Joint bleeding, or hemarthrosis, leads in time to severe joint damage. This study was carried out to test the in vitro thresholds of exposure time and concentration that lead to irreversible joint damage, to add to the discussion on the usefulness of aspiration of the joint after a hemorrhage.
Explants of healthy human articular cartilage tissue were cultured in the presence or absence of 50% (volume/volume) blood for 1, 2, 3, or 4 days or in the presence of 0%, 5%, 10%, 20%, 30%, or 50% (v/v) blood for 4 days, followed by a 12-day period of recovery after withdrawal of blood. The effect of blood exposure on cartilage was determined by measuring the rate of proteoglycan synthesis as well as the release and content of cartilage matrix proteoglycans and the activity of matrix metalloproteinases.

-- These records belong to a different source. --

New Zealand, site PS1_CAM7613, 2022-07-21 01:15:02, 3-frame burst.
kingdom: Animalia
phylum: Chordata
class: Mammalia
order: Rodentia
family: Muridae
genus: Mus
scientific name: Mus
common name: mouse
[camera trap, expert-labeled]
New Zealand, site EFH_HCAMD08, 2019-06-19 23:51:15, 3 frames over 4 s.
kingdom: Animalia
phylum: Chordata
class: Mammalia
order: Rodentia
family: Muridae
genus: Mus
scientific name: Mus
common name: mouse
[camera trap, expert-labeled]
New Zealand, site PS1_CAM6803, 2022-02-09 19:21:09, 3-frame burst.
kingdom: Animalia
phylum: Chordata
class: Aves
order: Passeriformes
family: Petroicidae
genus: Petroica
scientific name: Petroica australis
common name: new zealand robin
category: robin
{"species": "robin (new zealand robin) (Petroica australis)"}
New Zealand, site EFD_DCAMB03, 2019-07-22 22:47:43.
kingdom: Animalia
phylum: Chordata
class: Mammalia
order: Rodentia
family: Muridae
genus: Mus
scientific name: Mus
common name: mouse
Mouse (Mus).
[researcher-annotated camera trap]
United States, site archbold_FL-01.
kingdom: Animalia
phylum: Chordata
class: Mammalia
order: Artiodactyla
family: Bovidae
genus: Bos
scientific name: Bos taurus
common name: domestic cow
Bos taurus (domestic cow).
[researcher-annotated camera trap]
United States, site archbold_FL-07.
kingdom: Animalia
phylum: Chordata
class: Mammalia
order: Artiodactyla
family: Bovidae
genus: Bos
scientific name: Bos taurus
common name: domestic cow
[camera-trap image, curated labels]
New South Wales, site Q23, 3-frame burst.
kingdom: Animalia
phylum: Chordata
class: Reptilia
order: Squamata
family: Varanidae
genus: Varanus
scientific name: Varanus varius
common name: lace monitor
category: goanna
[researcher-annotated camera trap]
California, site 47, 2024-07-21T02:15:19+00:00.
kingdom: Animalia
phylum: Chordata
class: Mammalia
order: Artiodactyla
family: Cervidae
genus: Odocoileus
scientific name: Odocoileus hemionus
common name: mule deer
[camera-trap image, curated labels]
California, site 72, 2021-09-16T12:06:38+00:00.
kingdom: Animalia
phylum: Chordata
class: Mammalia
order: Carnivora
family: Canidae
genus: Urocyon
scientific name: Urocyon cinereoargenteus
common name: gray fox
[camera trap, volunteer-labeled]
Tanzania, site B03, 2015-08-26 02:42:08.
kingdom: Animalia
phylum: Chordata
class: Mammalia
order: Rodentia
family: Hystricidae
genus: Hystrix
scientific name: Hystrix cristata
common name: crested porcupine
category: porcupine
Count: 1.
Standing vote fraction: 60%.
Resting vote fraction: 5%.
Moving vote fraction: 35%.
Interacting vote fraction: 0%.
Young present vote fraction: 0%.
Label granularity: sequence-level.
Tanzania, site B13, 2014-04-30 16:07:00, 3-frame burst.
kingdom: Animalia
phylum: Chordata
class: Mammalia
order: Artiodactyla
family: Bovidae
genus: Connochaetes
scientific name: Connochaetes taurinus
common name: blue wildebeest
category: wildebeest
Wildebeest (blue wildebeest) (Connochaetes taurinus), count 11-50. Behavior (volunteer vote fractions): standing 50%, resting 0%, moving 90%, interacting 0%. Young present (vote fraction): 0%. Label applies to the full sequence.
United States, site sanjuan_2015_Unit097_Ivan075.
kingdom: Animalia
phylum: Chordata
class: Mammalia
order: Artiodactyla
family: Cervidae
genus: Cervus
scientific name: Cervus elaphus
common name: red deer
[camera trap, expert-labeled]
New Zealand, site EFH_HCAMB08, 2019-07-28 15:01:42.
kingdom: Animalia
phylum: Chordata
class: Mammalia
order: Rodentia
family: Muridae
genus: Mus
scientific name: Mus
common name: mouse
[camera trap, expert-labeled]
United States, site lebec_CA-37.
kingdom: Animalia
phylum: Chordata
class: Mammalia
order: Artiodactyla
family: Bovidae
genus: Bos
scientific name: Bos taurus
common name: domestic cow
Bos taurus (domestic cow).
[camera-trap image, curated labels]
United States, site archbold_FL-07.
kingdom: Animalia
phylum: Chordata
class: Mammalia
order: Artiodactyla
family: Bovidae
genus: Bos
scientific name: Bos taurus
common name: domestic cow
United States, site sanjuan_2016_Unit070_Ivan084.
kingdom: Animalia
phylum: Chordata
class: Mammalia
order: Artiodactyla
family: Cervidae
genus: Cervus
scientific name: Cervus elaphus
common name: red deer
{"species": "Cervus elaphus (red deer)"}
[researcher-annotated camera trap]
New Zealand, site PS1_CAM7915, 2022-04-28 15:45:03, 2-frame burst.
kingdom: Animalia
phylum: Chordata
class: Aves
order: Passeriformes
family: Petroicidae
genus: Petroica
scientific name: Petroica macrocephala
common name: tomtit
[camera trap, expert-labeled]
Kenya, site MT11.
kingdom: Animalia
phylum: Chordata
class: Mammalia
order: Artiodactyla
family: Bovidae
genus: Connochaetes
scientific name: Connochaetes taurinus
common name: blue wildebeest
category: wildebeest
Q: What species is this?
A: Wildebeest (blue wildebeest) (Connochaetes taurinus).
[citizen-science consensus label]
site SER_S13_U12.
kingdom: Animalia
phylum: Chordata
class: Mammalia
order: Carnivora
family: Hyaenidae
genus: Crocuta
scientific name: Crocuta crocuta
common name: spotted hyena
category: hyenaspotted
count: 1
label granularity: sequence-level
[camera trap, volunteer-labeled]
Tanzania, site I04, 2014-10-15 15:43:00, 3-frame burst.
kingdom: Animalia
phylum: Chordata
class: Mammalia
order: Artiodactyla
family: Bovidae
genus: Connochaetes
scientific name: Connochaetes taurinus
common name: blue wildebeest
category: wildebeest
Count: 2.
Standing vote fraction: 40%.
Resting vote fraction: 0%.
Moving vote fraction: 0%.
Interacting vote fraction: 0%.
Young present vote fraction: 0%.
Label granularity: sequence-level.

Exposure of cartilage to 50% (v/v) blood led to adverse changes that were largely independent of the exposure time. The adverse effects persisted after an initial exposure of up to or exceeding 2 days. Exposure of cartilage to increasing concentrations of blood for 4 days led to concentration-dependent adverse changes. These effects persisted when the concentration equaled or exceeded 10% (v/v) blood. Moreover, after 2 days of exposure to a blood load of 10% (v/v), the adverse effects on cartilage were not reversible.
A 2-day exposure of cartilage in vitro to 10% (v/v) blood leads to prolonged impairment of joint cartilage. This suggests that aspiration of blood from the joint within 2 days after hemarthrosis should be considered to prevent blood-induced joint damage in the long term.